24 June 2009

It is time to act...

The bear market in local and global equities intensified during the first quarter of this year and it is therefore time to review your financial plan, either because you don't have a financial plan or because your plan isn't up to date to suit our current environment.

For people without a financial plan, now is the best time to take responsibly. Just as people don't go to the dentist as regularly as they should but wait until they have a toothache they can't bear, so with financial planning the only time you feel the pain from failing to plan, is when it is too late.

If you do have a sound financial plan that incorporates well-diversified investments, you should still be ahead of you plan. It will be beneficial to complete a value for money analysis for the first quarter of this year. This analysis will confirm that your strategy is still on track and that you are receiving the maximum benefits that are available in the market today.

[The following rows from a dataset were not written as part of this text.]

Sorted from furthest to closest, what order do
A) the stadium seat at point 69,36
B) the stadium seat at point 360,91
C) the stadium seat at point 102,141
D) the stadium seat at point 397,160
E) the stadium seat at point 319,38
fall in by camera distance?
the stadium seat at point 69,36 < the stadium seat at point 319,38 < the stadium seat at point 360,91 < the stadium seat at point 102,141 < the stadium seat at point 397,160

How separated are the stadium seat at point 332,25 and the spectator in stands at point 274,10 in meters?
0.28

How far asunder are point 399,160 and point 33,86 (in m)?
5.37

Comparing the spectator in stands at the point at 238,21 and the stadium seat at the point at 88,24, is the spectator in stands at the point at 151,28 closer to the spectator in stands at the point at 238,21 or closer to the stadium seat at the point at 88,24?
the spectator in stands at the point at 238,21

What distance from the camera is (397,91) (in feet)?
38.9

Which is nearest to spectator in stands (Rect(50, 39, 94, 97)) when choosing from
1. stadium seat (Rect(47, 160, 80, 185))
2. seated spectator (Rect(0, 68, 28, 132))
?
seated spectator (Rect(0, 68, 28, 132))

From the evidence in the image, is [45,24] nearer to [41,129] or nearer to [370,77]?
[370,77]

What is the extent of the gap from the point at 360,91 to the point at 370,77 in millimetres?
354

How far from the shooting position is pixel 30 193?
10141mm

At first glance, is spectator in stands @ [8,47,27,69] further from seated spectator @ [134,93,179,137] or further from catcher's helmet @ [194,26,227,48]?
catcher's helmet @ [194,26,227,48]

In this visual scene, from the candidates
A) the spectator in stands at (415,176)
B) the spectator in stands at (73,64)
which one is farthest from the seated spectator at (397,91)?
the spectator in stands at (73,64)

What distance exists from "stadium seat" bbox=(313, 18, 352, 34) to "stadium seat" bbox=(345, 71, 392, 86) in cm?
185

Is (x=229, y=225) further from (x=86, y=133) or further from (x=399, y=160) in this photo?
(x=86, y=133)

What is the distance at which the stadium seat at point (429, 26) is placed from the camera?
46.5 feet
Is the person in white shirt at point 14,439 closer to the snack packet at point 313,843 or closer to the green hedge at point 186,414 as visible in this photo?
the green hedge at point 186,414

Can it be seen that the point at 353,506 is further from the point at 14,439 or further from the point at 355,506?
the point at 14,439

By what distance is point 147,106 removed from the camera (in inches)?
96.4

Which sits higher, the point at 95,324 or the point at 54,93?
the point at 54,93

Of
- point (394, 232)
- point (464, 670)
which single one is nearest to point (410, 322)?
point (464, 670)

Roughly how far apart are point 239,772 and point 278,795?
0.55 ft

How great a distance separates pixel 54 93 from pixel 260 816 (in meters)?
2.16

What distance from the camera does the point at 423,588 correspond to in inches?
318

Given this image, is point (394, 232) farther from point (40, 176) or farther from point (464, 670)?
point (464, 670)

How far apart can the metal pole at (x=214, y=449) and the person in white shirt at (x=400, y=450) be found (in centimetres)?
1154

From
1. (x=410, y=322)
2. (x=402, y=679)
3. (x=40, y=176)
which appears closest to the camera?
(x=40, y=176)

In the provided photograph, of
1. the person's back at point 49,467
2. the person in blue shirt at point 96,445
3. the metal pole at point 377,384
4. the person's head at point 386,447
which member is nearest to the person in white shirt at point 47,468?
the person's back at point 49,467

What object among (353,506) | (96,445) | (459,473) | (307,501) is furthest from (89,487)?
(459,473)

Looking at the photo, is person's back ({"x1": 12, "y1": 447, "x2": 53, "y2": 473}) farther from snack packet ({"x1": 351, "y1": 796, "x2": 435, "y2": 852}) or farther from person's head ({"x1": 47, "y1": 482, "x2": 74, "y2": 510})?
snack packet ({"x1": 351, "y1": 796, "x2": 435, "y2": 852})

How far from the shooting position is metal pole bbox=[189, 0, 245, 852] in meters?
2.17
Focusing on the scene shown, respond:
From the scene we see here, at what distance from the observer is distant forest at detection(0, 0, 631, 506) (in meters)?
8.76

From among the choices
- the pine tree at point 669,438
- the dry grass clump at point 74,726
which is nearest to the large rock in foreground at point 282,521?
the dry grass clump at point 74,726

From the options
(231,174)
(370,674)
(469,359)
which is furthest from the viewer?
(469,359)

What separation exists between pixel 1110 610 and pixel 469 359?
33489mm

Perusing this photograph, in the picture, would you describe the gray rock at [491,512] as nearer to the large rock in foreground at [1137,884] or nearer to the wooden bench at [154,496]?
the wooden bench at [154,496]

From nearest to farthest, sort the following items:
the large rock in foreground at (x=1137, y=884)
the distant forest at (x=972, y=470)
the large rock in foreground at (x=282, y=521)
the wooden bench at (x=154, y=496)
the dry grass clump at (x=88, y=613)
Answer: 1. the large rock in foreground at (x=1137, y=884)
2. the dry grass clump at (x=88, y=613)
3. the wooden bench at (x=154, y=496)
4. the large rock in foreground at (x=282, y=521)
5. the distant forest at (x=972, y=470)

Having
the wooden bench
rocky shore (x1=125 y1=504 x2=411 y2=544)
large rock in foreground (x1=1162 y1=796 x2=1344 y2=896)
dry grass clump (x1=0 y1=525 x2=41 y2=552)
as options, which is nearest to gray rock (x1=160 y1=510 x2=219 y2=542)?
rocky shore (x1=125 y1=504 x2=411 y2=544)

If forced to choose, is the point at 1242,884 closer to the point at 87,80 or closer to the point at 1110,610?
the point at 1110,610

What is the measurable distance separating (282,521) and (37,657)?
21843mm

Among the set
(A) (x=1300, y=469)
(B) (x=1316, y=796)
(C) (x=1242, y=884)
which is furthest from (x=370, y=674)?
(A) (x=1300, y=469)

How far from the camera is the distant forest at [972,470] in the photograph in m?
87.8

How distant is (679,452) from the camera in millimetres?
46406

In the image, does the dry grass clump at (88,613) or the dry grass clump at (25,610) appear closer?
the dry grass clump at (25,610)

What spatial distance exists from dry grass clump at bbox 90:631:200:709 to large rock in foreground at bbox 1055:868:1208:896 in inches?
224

There is no need to panic if cash in any investments have suffered some losses until we have revised your plan and devised a strategy to move your investments slowly into a more diversified portfolio - and hopefully mitigate any negative growth.

If you still have a long way to go to retirement and have some spare cash, it may be time to start investing every month or review where you are investing to take advantage of the opportunity to invest in low priced shares.

If you don't need to access your savings in the short term, equities are the place to be. It is not hard to see that equities will do well within the next year or two.

Share prices are at very low levels, low interest rates are positive for companies and there is a lot of money in cash or cash-like investments ready to move into equities when market sentiment turns positive.

The economic downturn may continue, but equity markets tend to recover about nine months before the economy turns.